Investors expect hospital revenue to grow from treating more Americans insured under the reform, and speculation that major hospital chains would increase their acquisitions has fueled stocks in the sector.
As providers prepare for the healthcare overhaul, they are also grappling with a slowdown in the use of medical services. Americans are visiting doctors less frequently and having fewer elective procedures as out-of-pocket costs rise.
“All of the uncertainty around health reform has many healthcare systems concerned about how they are going to navigate this new era. You have to have size and scale to succeed,” Tenet Chief Executive Trevor Fetter said in an interview.
Tenet’s purchase of Vanguard is expected to close by the end of the year. The U.S. health overhaul takes full effect next January.
The combined company will be the second-largest for-profit U.S. hospital operator, with total revenue of about $15 billion in 2012, behind No. 1 HCA Holdings Inc but surpassing Community Health Systems Inc.

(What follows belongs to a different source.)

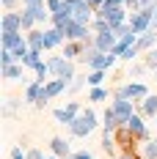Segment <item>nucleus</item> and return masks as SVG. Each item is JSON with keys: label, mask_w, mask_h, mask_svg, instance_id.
I'll return each instance as SVG.
<instances>
[{"label": "nucleus", "mask_w": 157, "mask_h": 159, "mask_svg": "<svg viewBox=\"0 0 157 159\" xmlns=\"http://www.w3.org/2000/svg\"><path fill=\"white\" fill-rule=\"evenodd\" d=\"M28 159H42V154L39 151H28Z\"/></svg>", "instance_id": "2eb2a0df"}, {"label": "nucleus", "mask_w": 157, "mask_h": 159, "mask_svg": "<svg viewBox=\"0 0 157 159\" xmlns=\"http://www.w3.org/2000/svg\"><path fill=\"white\" fill-rule=\"evenodd\" d=\"M77 52H80V47H77V44H66V58H75Z\"/></svg>", "instance_id": "9d476101"}, {"label": "nucleus", "mask_w": 157, "mask_h": 159, "mask_svg": "<svg viewBox=\"0 0 157 159\" xmlns=\"http://www.w3.org/2000/svg\"><path fill=\"white\" fill-rule=\"evenodd\" d=\"M143 110H146V115H155V112H157V96H149V99H146Z\"/></svg>", "instance_id": "0eeeda50"}, {"label": "nucleus", "mask_w": 157, "mask_h": 159, "mask_svg": "<svg viewBox=\"0 0 157 159\" xmlns=\"http://www.w3.org/2000/svg\"><path fill=\"white\" fill-rule=\"evenodd\" d=\"M75 112H77V104H69L66 110H58V112H55V118H58L61 124H72V121H75Z\"/></svg>", "instance_id": "7ed1b4c3"}, {"label": "nucleus", "mask_w": 157, "mask_h": 159, "mask_svg": "<svg viewBox=\"0 0 157 159\" xmlns=\"http://www.w3.org/2000/svg\"><path fill=\"white\" fill-rule=\"evenodd\" d=\"M72 159H94V157H91L88 151H77V154H75V157H72Z\"/></svg>", "instance_id": "4468645a"}, {"label": "nucleus", "mask_w": 157, "mask_h": 159, "mask_svg": "<svg viewBox=\"0 0 157 159\" xmlns=\"http://www.w3.org/2000/svg\"><path fill=\"white\" fill-rule=\"evenodd\" d=\"M96 126V115L91 110H86L80 118H75L72 124H69V129H72V134H77V137H83V134H88L91 129Z\"/></svg>", "instance_id": "f257e3e1"}, {"label": "nucleus", "mask_w": 157, "mask_h": 159, "mask_svg": "<svg viewBox=\"0 0 157 159\" xmlns=\"http://www.w3.org/2000/svg\"><path fill=\"white\" fill-rule=\"evenodd\" d=\"M11 159H28V154H22L19 148H14V151H11Z\"/></svg>", "instance_id": "ddd939ff"}, {"label": "nucleus", "mask_w": 157, "mask_h": 159, "mask_svg": "<svg viewBox=\"0 0 157 159\" xmlns=\"http://www.w3.org/2000/svg\"><path fill=\"white\" fill-rule=\"evenodd\" d=\"M88 82H91V85H99V82H102V71H94V74L88 77Z\"/></svg>", "instance_id": "f8f14e48"}, {"label": "nucleus", "mask_w": 157, "mask_h": 159, "mask_svg": "<svg viewBox=\"0 0 157 159\" xmlns=\"http://www.w3.org/2000/svg\"><path fill=\"white\" fill-rule=\"evenodd\" d=\"M50 148H52V154H55V157H69V143L61 140V137H55V140L50 143Z\"/></svg>", "instance_id": "20e7f679"}, {"label": "nucleus", "mask_w": 157, "mask_h": 159, "mask_svg": "<svg viewBox=\"0 0 157 159\" xmlns=\"http://www.w3.org/2000/svg\"><path fill=\"white\" fill-rule=\"evenodd\" d=\"M152 44H155V33H146L141 41H138V47H152Z\"/></svg>", "instance_id": "6e6552de"}, {"label": "nucleus", "mask_w": 157, "mask_h": 159, "mask_svg": "<svg viewBox=\"0 0 157 159\" xmlns=\"http://www.w3.org/2000/svg\"><path fill=\"white\" fill-rule=\"evenodd\" d=\"M143 159H157V140H149L143 145Z\"/></svg>", "instance_id": "39448f33"}, {"label": "nucleus", "mask_w": 157, "mask_h": 159, "mask_svg": "<svg viewBox=\"0 0 157 159\" xmlns=\"http://www.w3.org/2000/svg\"><path fill=\"white\" fill-rule=\"evenodd\" d=\"M47 159H55V157H47Z\"/></svg>", "instance_id": "dca6fc26"}, {"label": "nucleus", "mask_w": 157, "mask_h": 159, "mask_svg": "<svg viewBox=\"0 0 157 159\" xmlns=\"http://www.w3.org/2000/svg\"><path fill=\"white\" fill-rule=\"evenodd\" d=\"M99 99H105V91H102V88L91 91V102H99Z\"/></svg>", "instance_id": "9b49d317"}, {"label": "nucleus", "mask_w": 157, "mask_h": 159, "mask_svg": "<svg viewBox=\"0 0 157 159\" xmlns=\"http://www.w3.org/2000/svg\"><path fill=\"white\" fill-rule=\"evenodd\" d=\"M3 74H6V77H19V69H17V66H6V71H3Z\"/></svg>", "instance_id": "1a4fd4ad"}, {"label": "nucleus", "mask_w": 157, "mask_h": 159, "mask_svg": "<svg viewBox=\"0 0 157 159\" xmlns=\"http://www.w3.org/2000/svg\"><path fill=\"white\" fill-rule=\"evenodd\" d=\"M113 110H116V115H119L121 124H127V121L132 118V104H130L127 99H116V102H113Z\"/></svg>", "instance_id": "f03ea898"}, {"label": "nucleus", "mask_w": 157, "mask_h": 159, "mask_svg": "<svg viewBox=\"0 0 157 159\" xmlns=\"http://www.w3.org/2000/svg\"><path fill=\"white\" fill-rule=\"evenodd\" d=\"M63 85H66L63 80H55V82H50L47 88H44V93H47V96H55V93H61V91H63Z\"/></svg>", "instance_id": "423d86ee"}]
</instances>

Tenet fended off a hostile takeover effort from Community Health in 2011.
Buying Vanguard will give Tenet more clout in negotiations with managed care providers, drug companies and medical device makers, Fetter said, while reducing overhead costs.
Dallas-based Tenet said the expanded chain would have 79 hospitals and 157 outpatient centers, making it No. 1 or No. 2 in 19 key markets, including San Antonio and South Texas.
Fetter told analysts on a conference call earlier on Monday that the deal signaled a new appetite for acquisitions for Tenet, which has acquired only one hospital in the past eight years. “It is a turning point for Tenet,” he said.
In addition to healthcare reform - which includes government subsidies to low-income individuals to buy health coverage and an expansion of the Medicaid program for the poor - historically low borrowing costs are helping drive a consolidation wave in the hospital sector.
“The combination of the industry conditions and capital markets creates a very attractive opportunity to be more active in acquisitions, and that’s what I plan to be,” Fetter told Reuters. “I wanted to signal to the market that, yes, this is a very large transaction, but you should continue to expect us to be active.”
Tenet’s offer of $21 per Vanguard share, a premium of 70 percent to Vanguard’s Friday closing price, represents the highest price for the stock since the company’s initial public offering in 2011. Under the deal, Tenet also assumes $2.54 billion of Vanguard debt.
Tenet’s stock rose 5.6 percent, while Vanguard soared 68 percent.
Private equity firm Blackstone Group LP is Vanguard’s biggest shareholder, with a 38 percent stake. Founder and CEO Charles Martin owns 4.18 percent and will join Tenet’s board as a director.
“It’s a very smart deal for (Tenet) to be doing at this juncture, and I think gaining the services of both Keith Pitts and Charlie Martin ... is crucial to this,” said CRT Capital Group analyst Sheryl Skolnick, who has a “buy” rating on both companies. Pitts is Vanguard’s vice chairman.
Analysts said the premium being paid was reasonable, given the potential savings from the deal. Tenet expects the deal to add to earnings in the first year and estimates annual cost savings of $100 million to $200 million.
Tenet operates 49 hospitals and 122 freestanding outpatient centers in California, Texas, Pennsylvania and states in the Southeast. Based in Nashville, Tennessee, Vanguard owns 28 acute care and specialty hospitals in the Midwest, South and Massachusetts.
Tenet said a trend of fewer patient admissions it reported in the first quarter has continued. Admissions are expected to decline by 3.5 percent in the second quarter from a year earlier.
The company sees second-quarter adjusted earnings before interest, taxes, depreciation and amortization closer to the lower end of its previous forecast of $325 million to $375 million.
Gibson Dunn & Crutcher was Tenet’s legal counsel in the deal, and Lazard, Bank of America Merrill Lynch, Barclays and Teneo Capital were financial and strategic advisers. Vanguard was advised by J.P. Morgan. Skadden, Arps, Slate, Meagher & Flom was legal counsel.
Tenet said it has secured fully committed financing from Bank of America Merrill Lynch.